▶ _Exercise details_:
Repeat exactly the lines beginning at the one that contains "Sharma - Sweet Shop & Fast Food" and running to the end of the material. Omit the pictures.

(Supplied material)

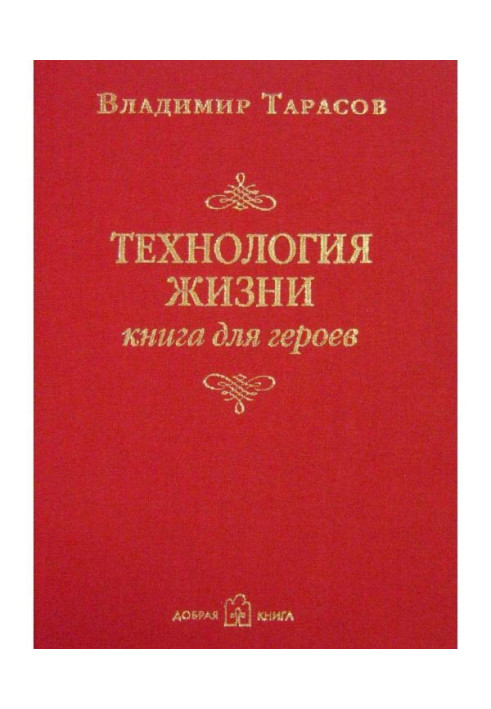 Book Technology of life. Book for heroes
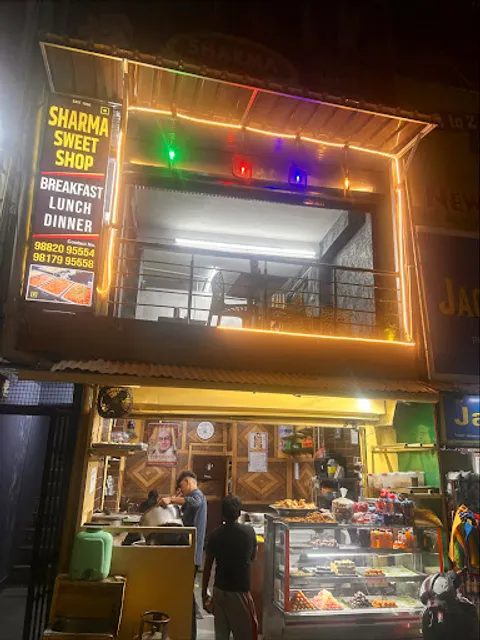 Sharma - Sweet Shop & Fast Food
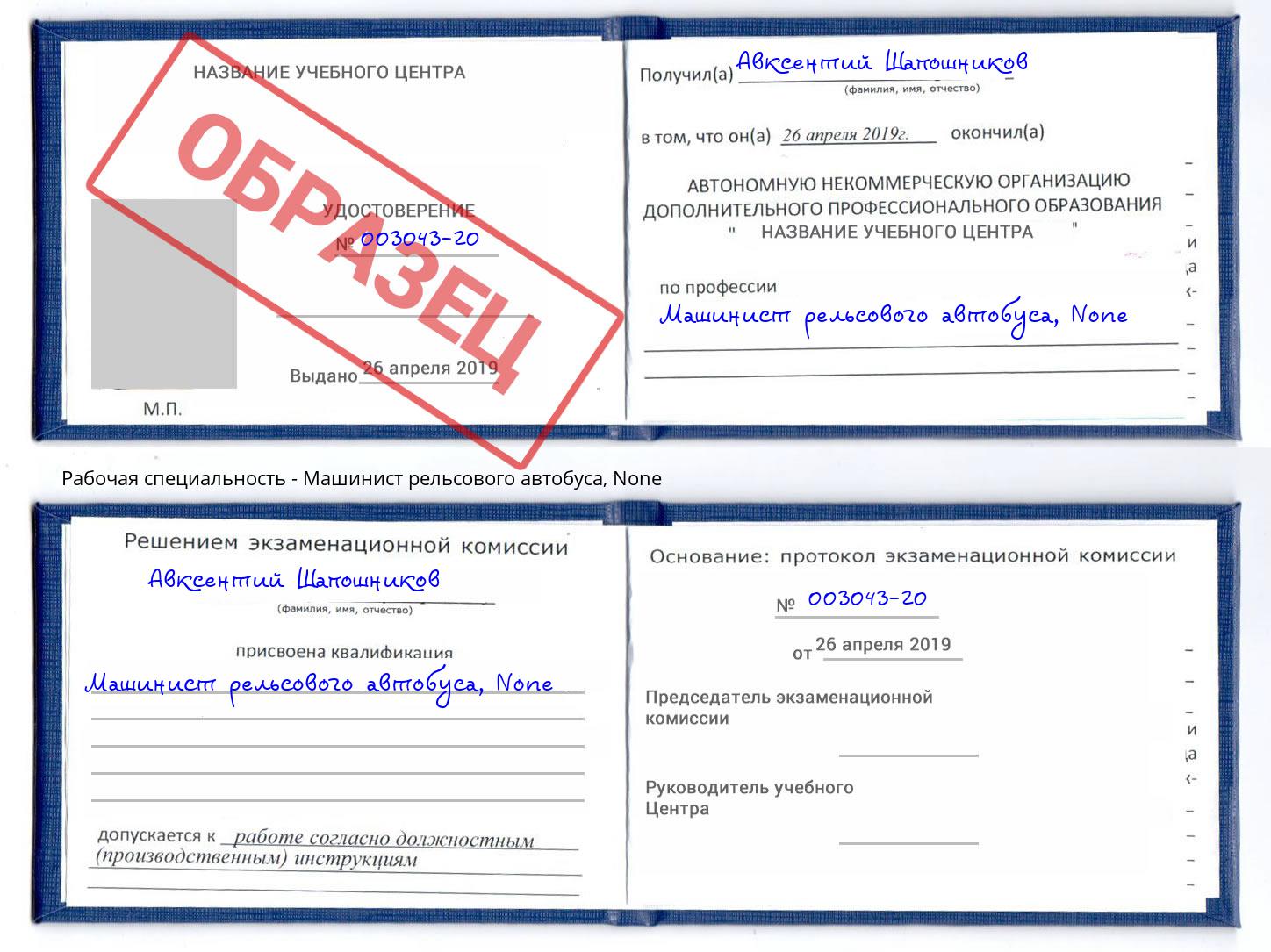 корочка None Машинист рельсового автобуса Павловский Посад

(End Supplied material)

▶ _Solution to this task_:
 Sharma - Sweet Shop & Fast Food
 корочка None Машинист рельсового автобуса Павловский Посад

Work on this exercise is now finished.